And the translation, wow. I mean, it might be badly written in the original too, but the dialogue is stilted and weird enough to feel machine-translated. The characterization is awkward and inconsistent. The robot buddy is clearly intended to be a comic relief character, but he doesn’t actually manage that. And there’s the whole fake-out that it’s a star-spanning sci-fi game to begin with; you’re on a medieval planet with some advanced tech that humanity introduced recently.

(A look for spoilers online revealed the total game is about 10 hours, and ends rather abruptly with no post-game. I made it three hours in and just couldn’t drag myself back to it.)

Overall: They were trying something new with the graphics, but they didn’t work the kinks out of the engine. And the story is worse, this feels like a lousy fanfic retelling of a Star Ocean game that got Google Translated. I gave up after a few hours.

## [To do]
a – According to the game review, how long is the whole game?
b – Reproduce the game review word for word, everything from "And the translation, wow." down to "humanity introduced recently.".

## [Record extracts]
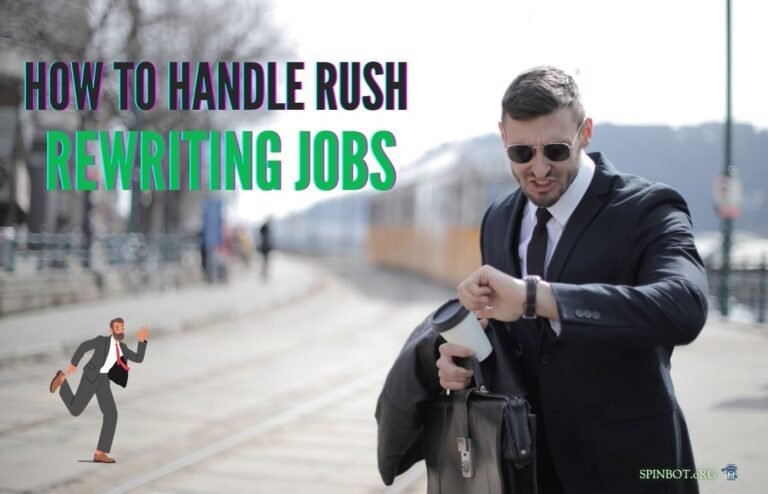 How to Handle Rush Rewriting Jobs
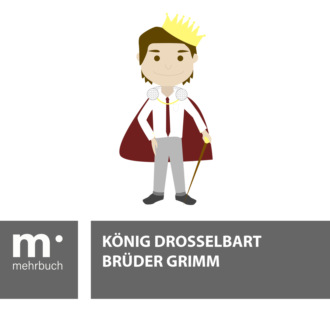 Br?der Grimm. K?nig Drosselbart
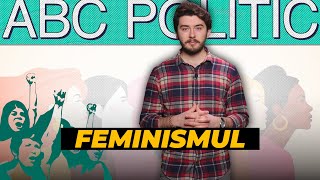 Feminismul - ideologia care are drept scop egalitatea economică, politică și socială între sexe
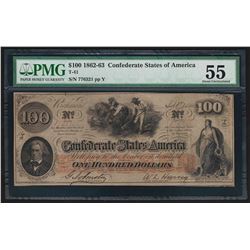 1862-63 $100 The Confederate States of America Note T-41 PMG AU55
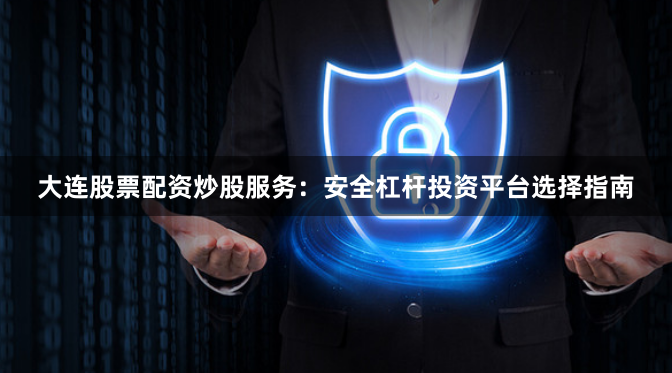 大连股票配资炒股服务:安全杠杆投资平台选择指南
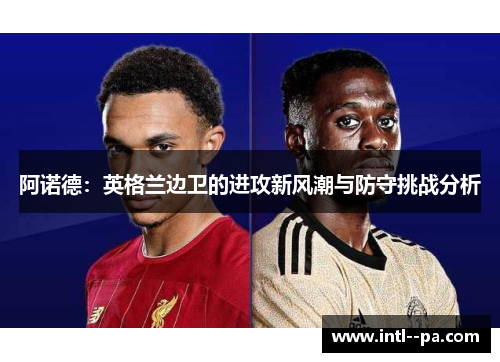 阿诺德:英格兰边卫的进攻新风潮与防守挑战分析 阿诺德:英格兰边卫的进攻新风潮与防守挑战分析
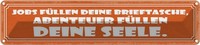 Blechschild 10X46 Cm Jobs Abenteuer Deine Seele Dekoration Spruch Zitat Deko Ges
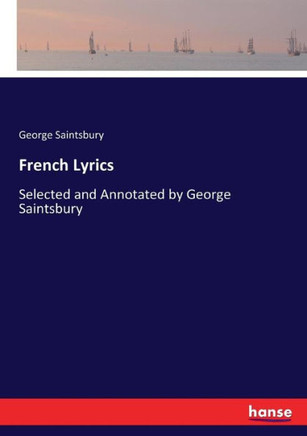 French Lyrics: Selected and Annotated by George Saintsbury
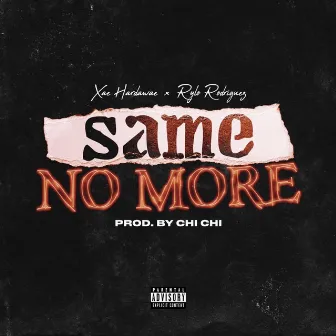 Same No More by Xae Hardawae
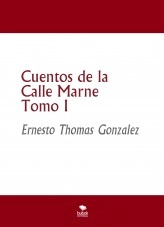 Libro Cuentos de la Calle Marne Tomo I, autor ERNESTO THOMAS GONZALEZ Libro Cuentos de la Calle Marne Tomo I, autor ERNESTO THOMAS GONZALEZ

## [Answers]
a – About 10 hours.

b –
And the translation, wow. I mean, it might be badly written in the original too, but the dialogue is stilted and weird enough to feel machine-translated. The characterization is awkward and inconsistent. The robot buddy is clearly intended to be a comic relief character, but he doesn’t actually manage that. And there’s the whole fake-out that it’s a star-spanning sci-fi game to begin with; you’re on a medieval planet with some advanced tech that humanity introduced recently.